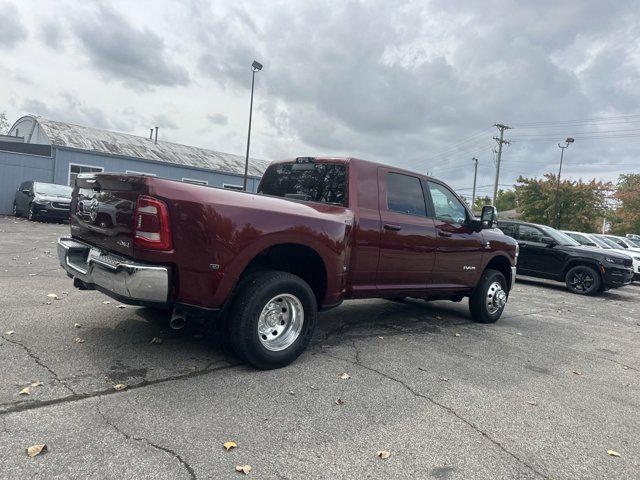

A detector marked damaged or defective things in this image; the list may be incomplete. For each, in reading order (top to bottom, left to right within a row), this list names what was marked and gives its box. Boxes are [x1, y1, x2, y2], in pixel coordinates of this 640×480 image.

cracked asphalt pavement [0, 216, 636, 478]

---

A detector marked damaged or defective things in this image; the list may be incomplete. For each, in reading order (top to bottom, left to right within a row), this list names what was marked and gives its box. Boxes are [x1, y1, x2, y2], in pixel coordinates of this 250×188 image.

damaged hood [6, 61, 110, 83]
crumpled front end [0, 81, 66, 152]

---

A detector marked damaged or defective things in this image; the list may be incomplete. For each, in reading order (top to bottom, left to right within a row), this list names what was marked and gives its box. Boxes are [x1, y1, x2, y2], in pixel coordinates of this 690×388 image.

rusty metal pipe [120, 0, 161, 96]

### Aim
Output the lines of the material from the line containing "this 640×480 image." through the line containing "cracked asphalt pavement [0, 216, 636, 478]", inclusive, as a JSON list of strings with one string per line, leaving out blank lines.

### Solution to this task
[
  "A detector marked damaged or defective things in this image; the list may be incomplete. For each, in reading order (top to bottom, left to right within a row), this list names what was marked and gives its box. Boxes are [x1, y1, x2, y2], in pixel coordinates of this 640×480 image.",
  "cracked asphalt pavement [0, 216, 636, 478]"
]